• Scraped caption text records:
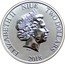 Niue Two Dollars (Scrooge McDuck. Gilt) ELIZABETH II NIUE TWO DOLLARS IRB 2018 coin obverse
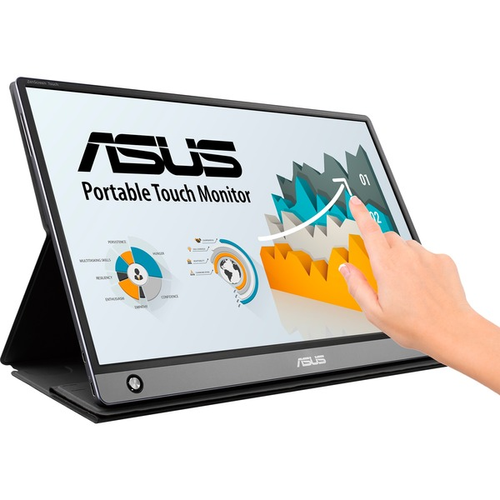 מסך מגע ASUS ZenScreen MB16MTR 15.6 Touch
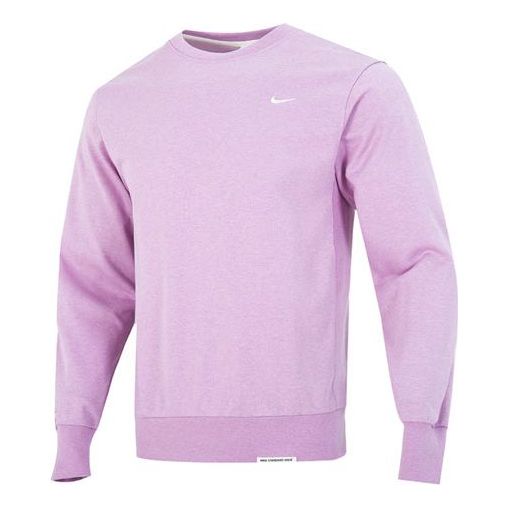 Sweater Nike Standard Issue Crew Sweatshirt Lilla | DQ5821-522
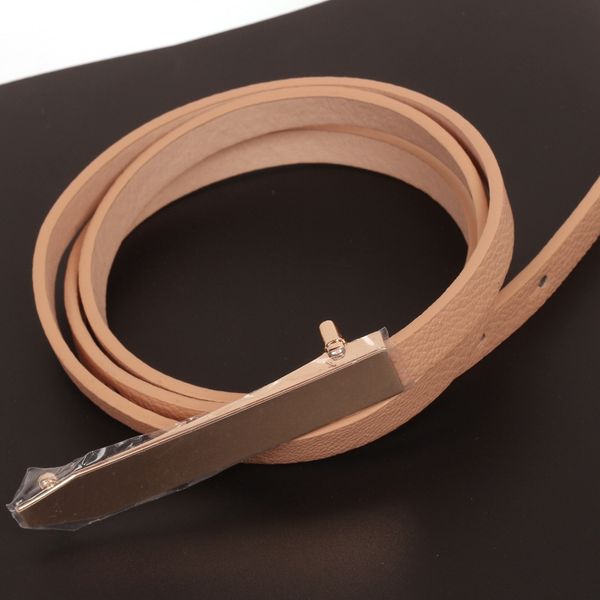 1019 flat ultra-long buckle thin women's waist chain women's small flat super long belt belt 55g, Black;brown
1019 flat ultra-long buckle thin women's waist chain women's small flat super long belt belt 55g, Black;brown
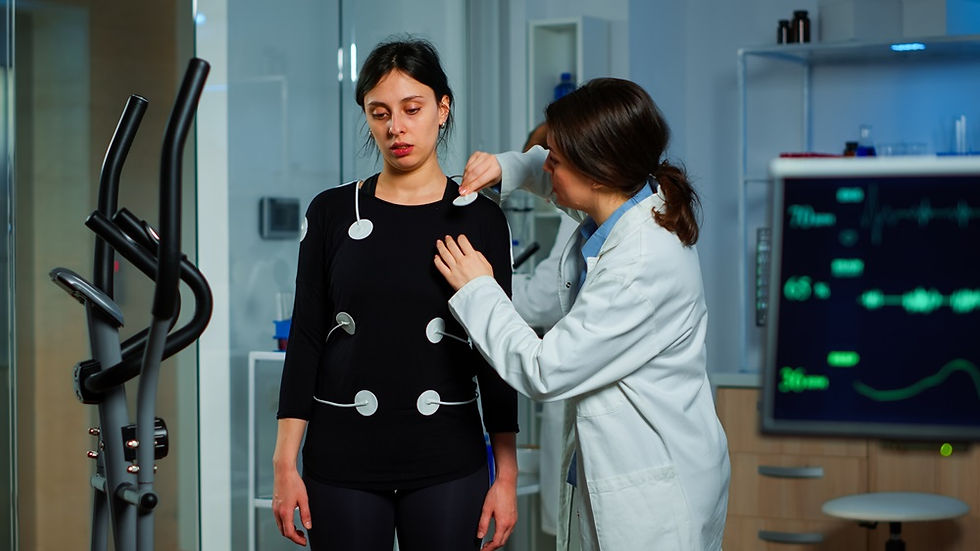 cardio pulmonary stress test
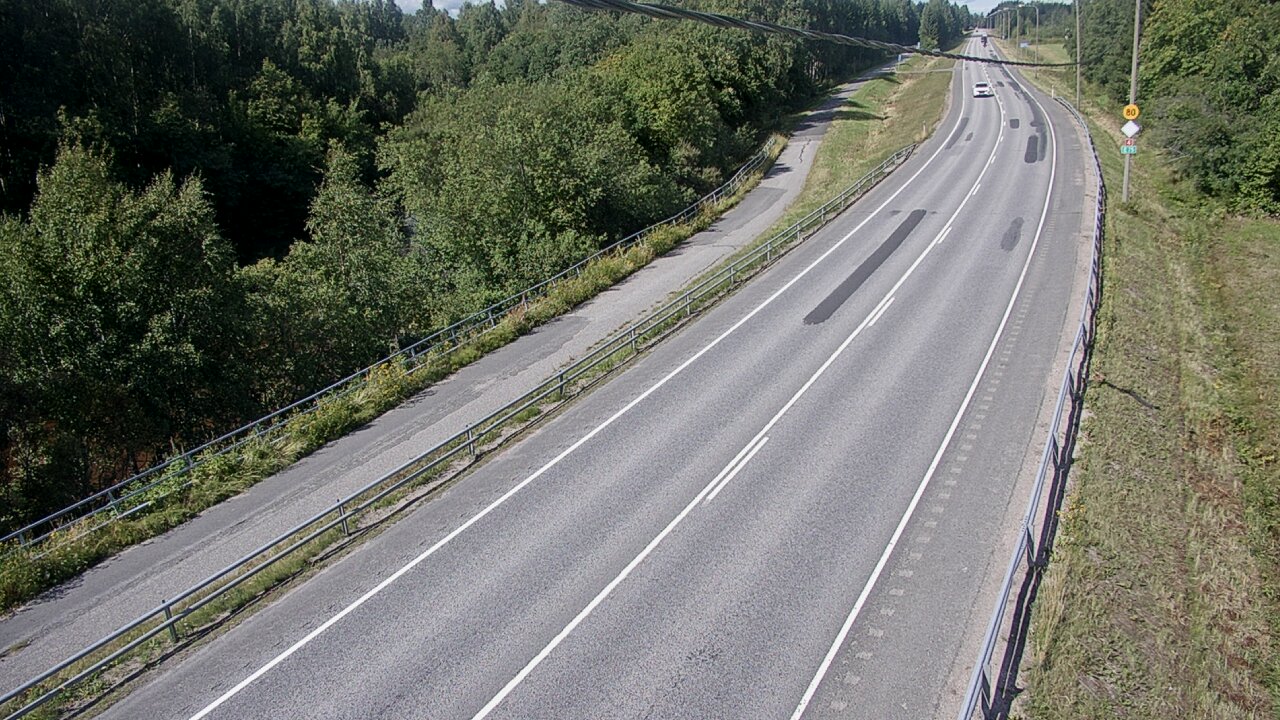 Kelikamerat Kuva Tie 4 Liminka, Alatemmes, Liminka, Pohjois-Pohjanmaa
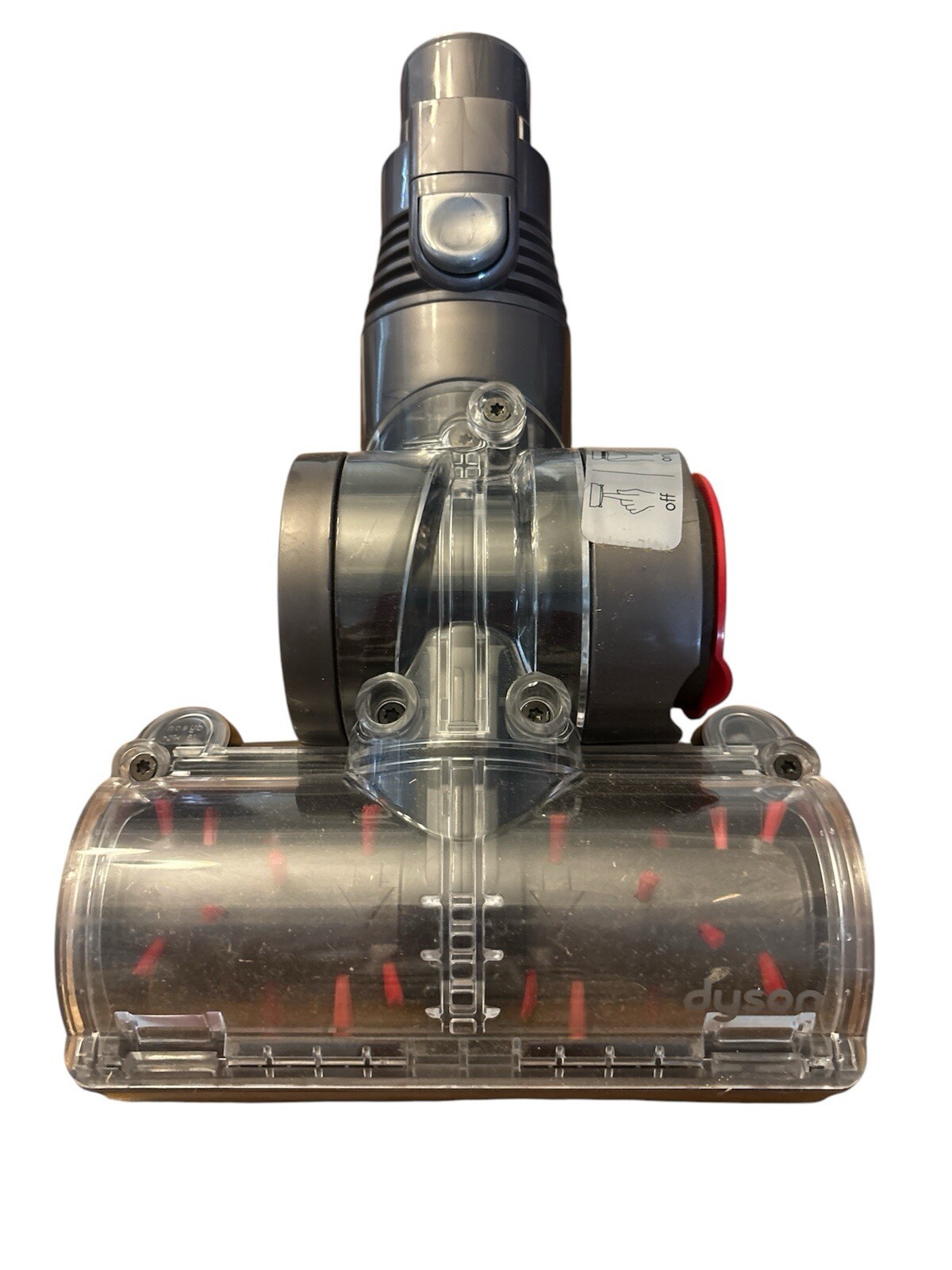 Dyson Mini Turbine Head Pet Brush Vacuum Attachment New-image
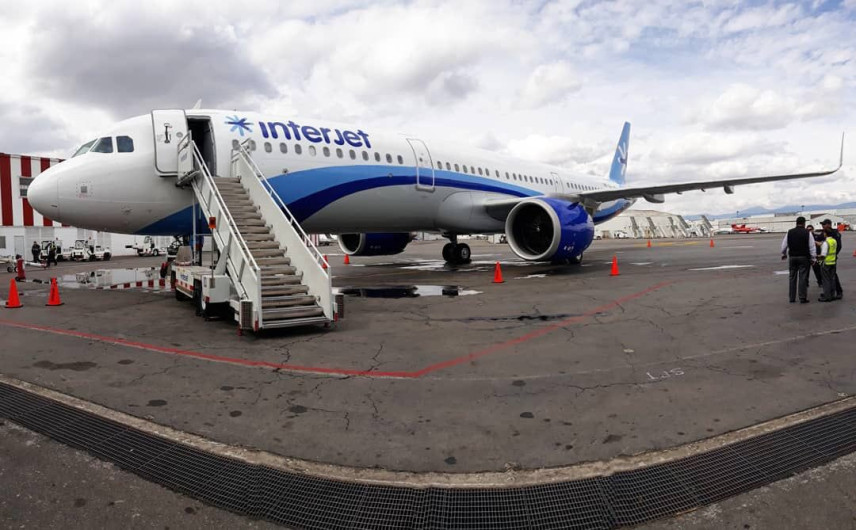 Interjet cuenta con primer avión Airbus A321neo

• Task requirements:
Lay out the records as a JSON list of strings, one string per line, leaving out blank lines and the picture markers.

• Exercise response:
[
  " Niue Two Dollars (Scrooge McDuck. Gilt) ELIZABETH II NIUE TWO DOLLARS IRB 2018 coin obverse",
  " מסך מגע ASUS ZenScreen MB16MTR 15.6 Touch",
  " Sweater Nike Standard Issue Crew Sweatshirt Lilla | DQ5821-522",
  " 1019 flat ultra-long buckle thin women's waist chain women's small flat super long belt belt 55g, Black;brown",
  "1019 flat ultra-long buckle thin women's waist chain women's small flat super long belt belt 55g, Black;brown",
  " cardio pulmonary stress test",
  " Kelikamerat Kuva Tie 4 Liminka, Alatemmes, Liminka, Pohjois-Pohjanmaa",
  " Dyson Mini Turbine Head Pet Brush Vacuum Attachment New-image",
  " Interjet cuenta con primer avión Airbus A321neo"
]